ÉNONCÉ
Reprenez s'il vous plaît le texte sur l'éducation au réel et au virtuel après sa dernière phrase et rédigez-en la suite.

SOURCE
☆ ☆ ☆ ☆

Bruno Devauchelle : Eduquer au réel et au virtuel 

Alors que les médias se sont emparés du terme "meta" et qu'une des entreprises mondiales se renomme en Meta et lance le nom de "metaverse", il est nécessaire de repréciser la question du lien entre le réel et le virtuel. Chacun de nous prolonge désormais sa vie physique par une vie dite numérique. Mes amis, ma famille, mes informations, mes jeux, etc. chaque jour, en ligne j'utilise des services qui continuent ma vie en présence, ma vie physique. Les enfants, dès leur plus jeune âge, vivent cette expérience et en font l'ordinaire de leur quotidien. Parfois partagés entre le réel de l'école, de la famille et les moyens numériques auxquels ils accèdent ils tentent ainsi de construire leur représentation du monde. Désormais nous vivons dans une continuité entre présence, distance et virtuel. Pokémon, Fortnite et autres Second Life sont des témoins récents de cela. Eduquer aujourd'hui nécessite donc d'intégrer ces trois dimensions, auxquelles il faut ajouter le monde des "fausses nouvelles" (deep fake, fake news, etc.) qui vient percuter les trois autres et le brouiller

 

Le développement de la continuité numérique ajoute une nouvelle dimension

 

 De manière courante, on parle de virtuel quand on évoque le "en ligne". Cet emploi est un raccourci de pensée qui n'est pas sans conséquence. Cette question est au coeur des évolutions techniques en cours et en particulier celles autour de la "réalité virtuelle" mais aussi de la "réalité augmentée". Rappelons d'abord que virtuel ne signifie pas en ligne ou en image, mais précisément ce qui pourrait être (le possible, le potentiel) mais qui n'est pas en acte (le réel). Trop souvent, de manière ordinaire, on évoque le virtuel pour désigner ce qui est "sur écran", ou "en ligne". Mais on oublie de distinguer justement ce qui est en acte de ce qui est en potentialité. Le problème vient, entre autres, du fait que les propositions de réalité virtuelle s'inscrivent dans la continuité du réel, immédiat ou médiatisé. Les jeunes, en particulier ceux qui sont adeptes des jeux vidéo, en ligne ou non, sont souvent à la frontière des mondes et ils côtoient le réel et le virtuel dans des espaces parfois communs.

☆ ☆ ☆ ☆

DONNÉES FOURNIES
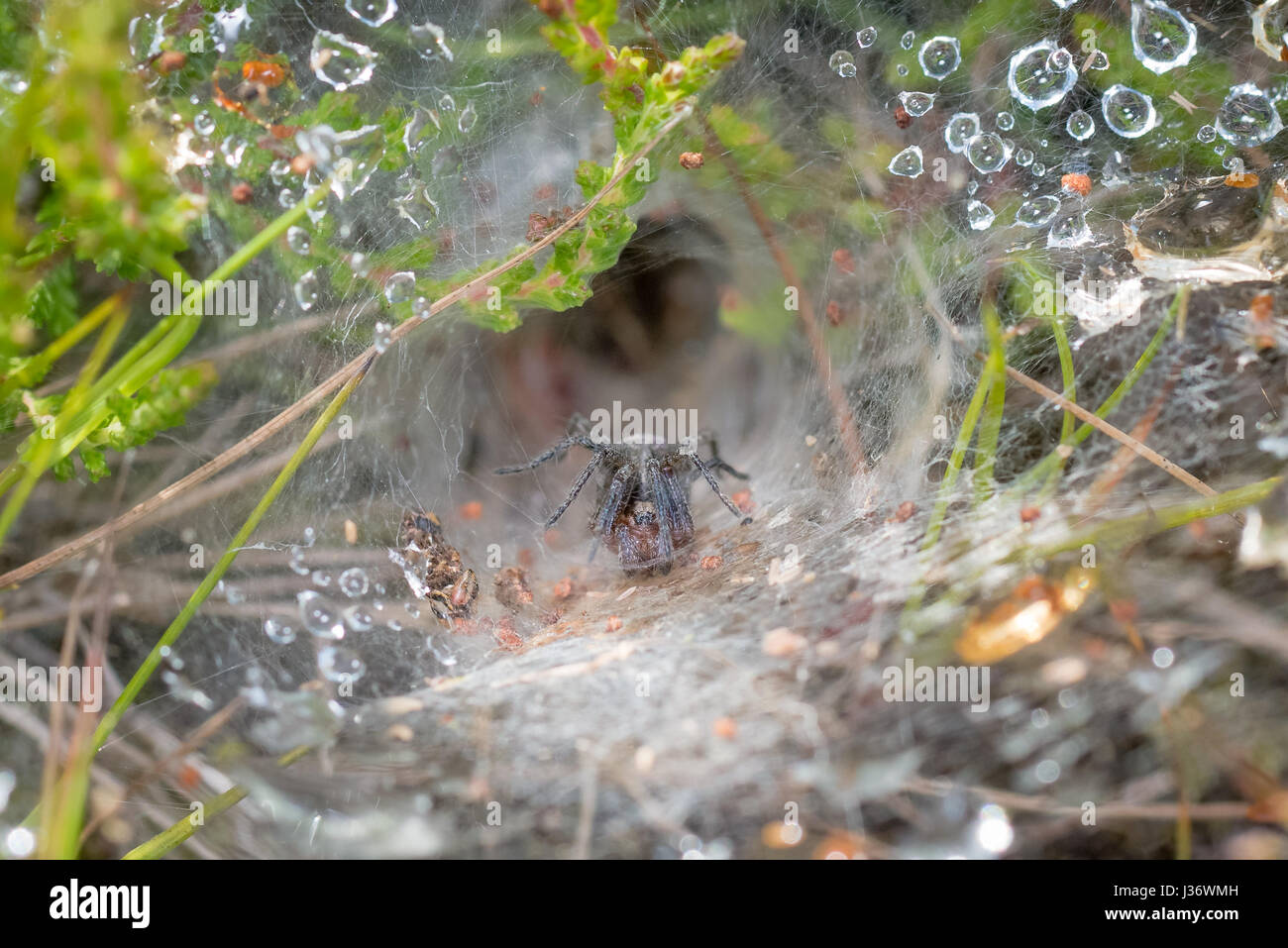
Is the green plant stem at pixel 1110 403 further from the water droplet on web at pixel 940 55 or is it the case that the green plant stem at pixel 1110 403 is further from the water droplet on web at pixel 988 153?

☆ ☆ ☆ ☆

RÉPONSE RÉDIGÉE
En psychologie et en éducation, il est fréquent de parler de métacognition comme "capacité à engager sa propre pensée sur la manière dont on pense, mieux la connaître et mieux l'utiliser'. Le terme meta indique simultanément une distance et un retour sur. Le monde virtuel, la réalité virtuelle sont parfois aussi situés dans la dimension meta. Ils nous renvoient une représentation d'un monde qui pourrait être le nôtre, réel. Si en éducation la métacognition est souvent invoquée, le développement de la continuité numérique présentée ici vient ajouter une nouvelle dimension. Nous observons la multiplication des utilisations du terme/préfixe meta depuis que Facebook en a fait son cheval de bataille avec l'idée d'un monde virtuel qui rejoint ainsi la notion de "métavers".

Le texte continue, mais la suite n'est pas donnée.